- The Atalante laid up at the end of her career.

History
- Name: 1953-1972: Tahitien; 1972-1991: Atalante; 1991-1992: Homericus; 1992-2005: Atalante;
- Operator: 1953–1972: Messageries Maritimes; 1972–1991:Aphrodite Cruises/Mediterranean Sun Lines; 1991–1992: Epirotiki Lines; 1993–2004: Paradise Cruises;
- Builder: Arsenal de Brest
- Yard number: ME2
- Launched: 4 October 1952
- Completed: January 1953
- In service: 1953
- Out of service: 2004
- Identification: IMO number: 5348744
- Fate: Scrapped 2005

General characteristics
- Tonnage: 13,562 tons
- Length: 549 feet
- Beam: 67 feet
- Draught: 25 feet
- Propulsion: Twin screws
- Speed: 17 knots
- Capacity: 635 passengers
- Crew: 160

= MV Tahitien =

MV Tahitien was a 1953 built ocean liner and later cruise ship originally built for the French shipping company Messageries Maritimes along with her sister the Calédonien.

==History==
Tahitien was launched on 4 October 1952 and completed in January 1953. She entered service on the Marseille to French Polynesia run. She operated in this service until the heavy competition from the Jet airliner industry caught up with Messageries Maritimes, who ended their passenger services and sold nearly their entire fleet, including Tahitien. She would next be owned by the Limassol based Aphrodite Cruises (later named Mediterranean Sun Lines) who renamed her the Atalante. Atalante was extensively refitted for low fare cruising in the Mediterranean, a role she became mildly popular carrying out.

The Atalante would be rebuilt again in 1978 and 1993, allowing her facilities and accommodations to be improved.

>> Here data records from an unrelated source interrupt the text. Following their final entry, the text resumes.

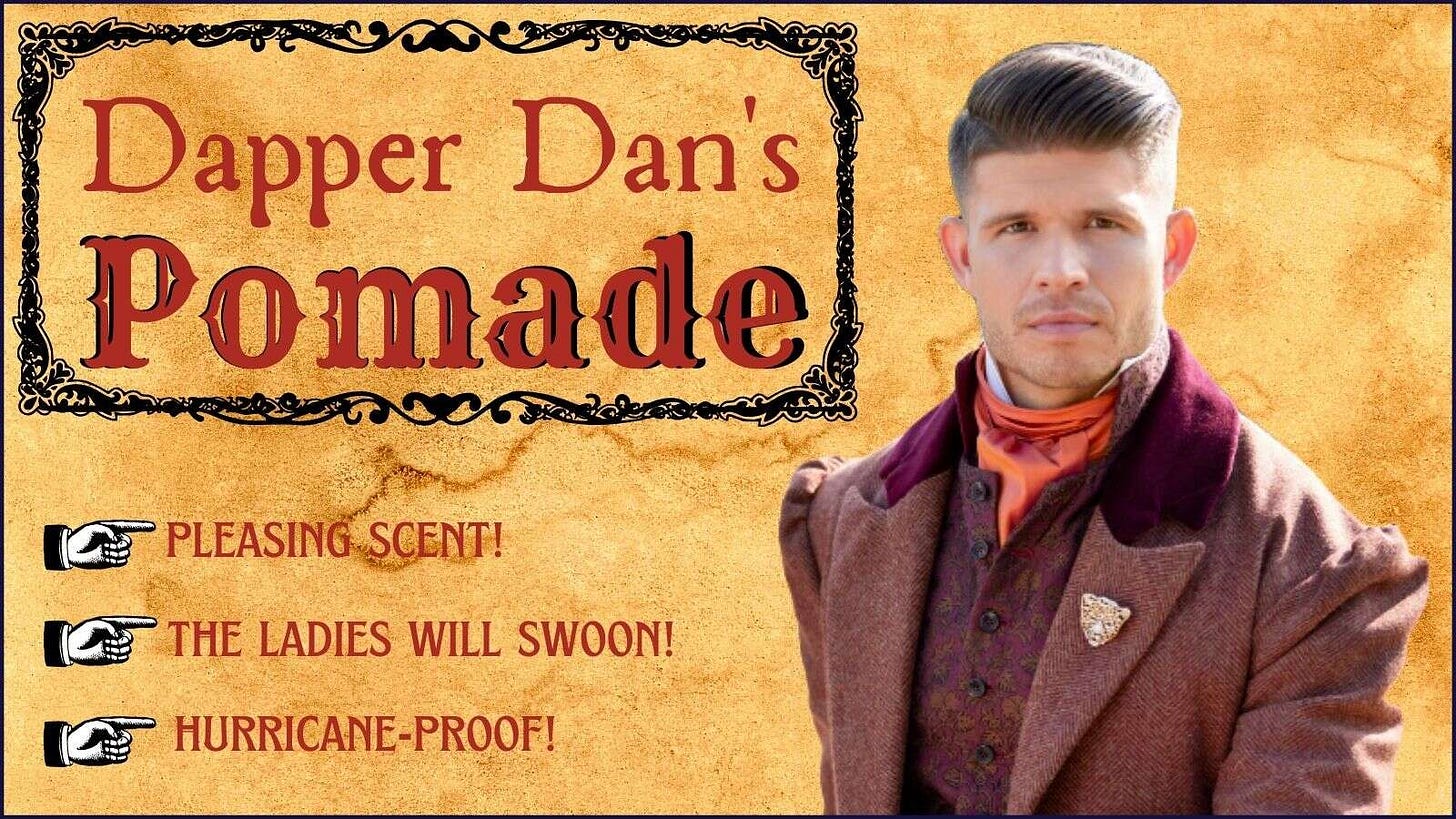 Advertisement featuring a picture of Dan Hunter with the text Dapper Dan's Pomade. Pleasing scent! The ladies will swoon! Hurricane-proof! Advertisement featuring a picture of Dan Hunter with the text Dapper Dan's Pomade. Pleasing scent! The ladies will swoon! Hurricane-proof!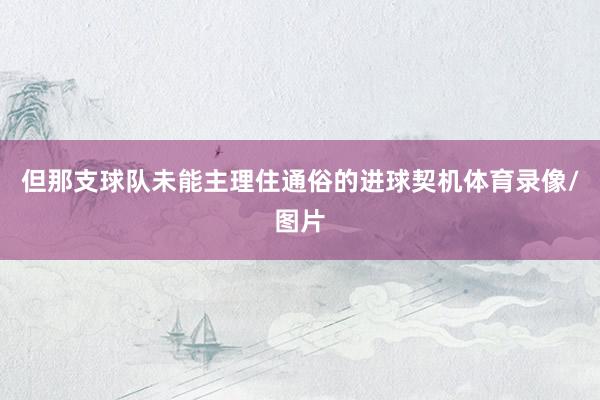 但那支球队未能主理住通俗的进球契机体育录像/图片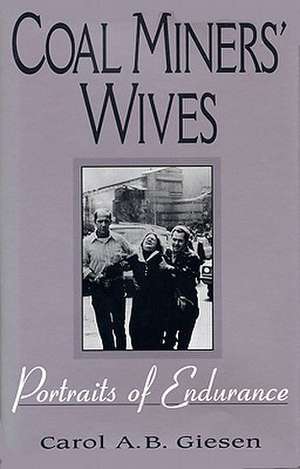 Coal Miners' Wives-Pa de Carol A. B. Giesen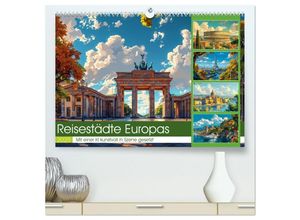 9783457136225 - Reisestädte Europas (hochwertiger Premium Wandkalender 2025 DIN A2 quer) Kunstdruck in Hochglanz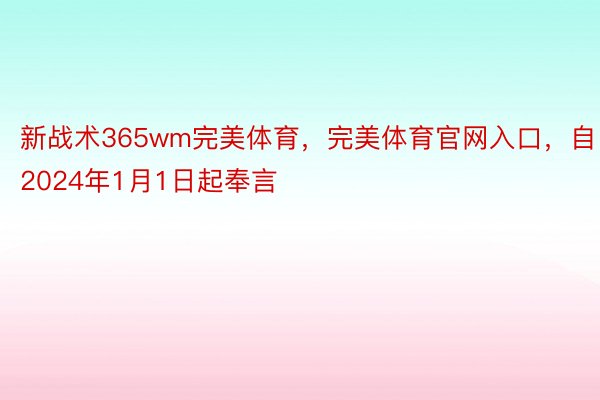 新战术365wm完美体育，完美体育官网入口，自2024年1月1日起奉言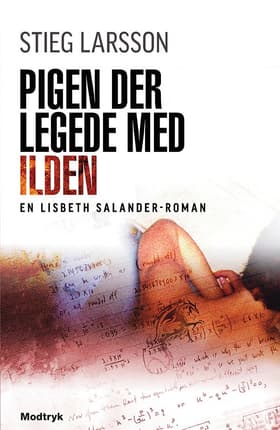Pigen der legede med ilden af Stieg Larsson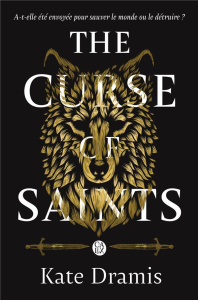 The Curse of Saints Tome 1 - Dramis Kate ; Cointot Fanélie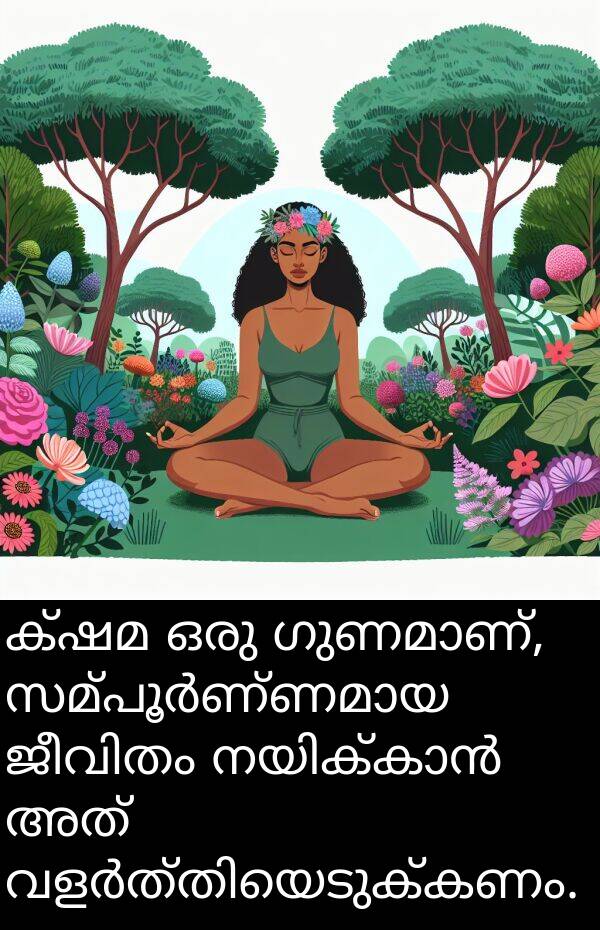 ക്ഷമ: ക്ഷമ ഒരു ഗുണമാണ്, സമ്പൂർണ്ണമായ ജീവിതം നയിക്കാൻ അത് വളർത്തിയെടുക്കണം.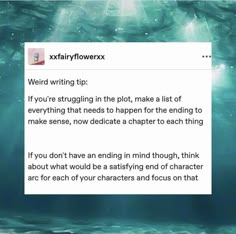 an image of a text message that reads,'weird writing tip if you're struggling in the plot, make a list for the ending to make sense, now dedicia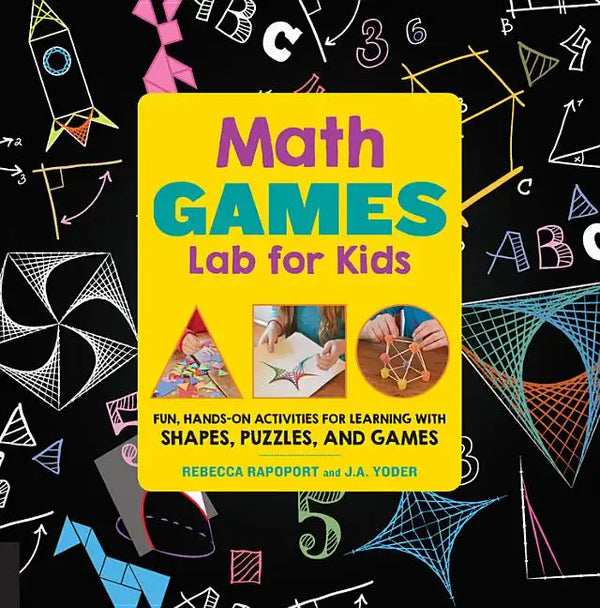 Math Games Lab for Kids: Fun, Hands-On Activities for Learning with Shapes, Puzzles, and Games - Paperback
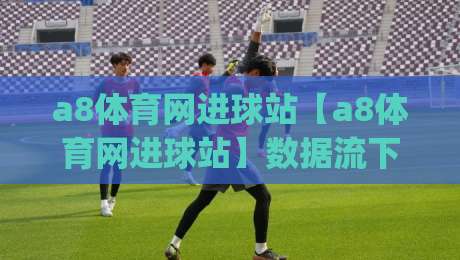 a8体育网进球站【a8体育网进球站】数据流下的足球叙事新视角(a8体育网进球站)-最大权威网页比球网大球分析走地大全早盘文字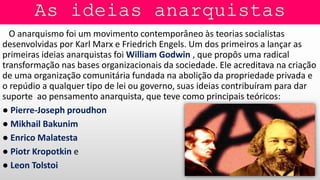 O anarquismo foi um movimento contemporâneo às teorias socialistas
desenvolvidas por Karl Marx e Friedrich Engels. Um dos primeiros a lançar as
primeiras ideias anarquistas foi William Godwin , que propôs uma radical
transformação nas bases organizacionais da sociedade. Ele acreditava na criação
de uma organização comunitária fundada na abolição da propriedade privada e
o repúdio a qualquer tipo de lei ou governo, suas ideias contribuíram para dar
suporte ao pensamento anarquista, que teve como principais teóricos:
● Pierre-Joseph proudhon
● Mikhail Bakunim
● Enrico Malatesta
● Piotr Kropotkin e
● Leon Tolstoi
 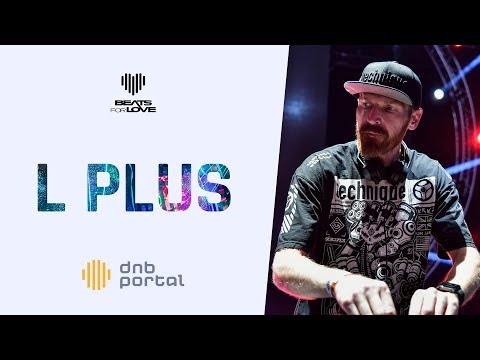 L Plus - Beats for Love 2019 | Drum and Bass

After the Oceanos sank in 1991 Atalante was leased to the Epirotiki Lines, who renamed her Homericus. Her name was reverted to Atalante in 1992 and she was laid up. Later that year Atalante was purchased by Paradise Cruises. Paradise carried out her 1993 refit, which saw her superstructure extended and a showlounge added. She operated once again as a cruise ship, and her service prospered fairly successfully until scrap metal prices skyrocketed in summer 2004. Although she was in good condition, Atalante sailed to Alang, India in 2005, where she was beached and scrapped. Her sister Calédonien was scrapped in 1975.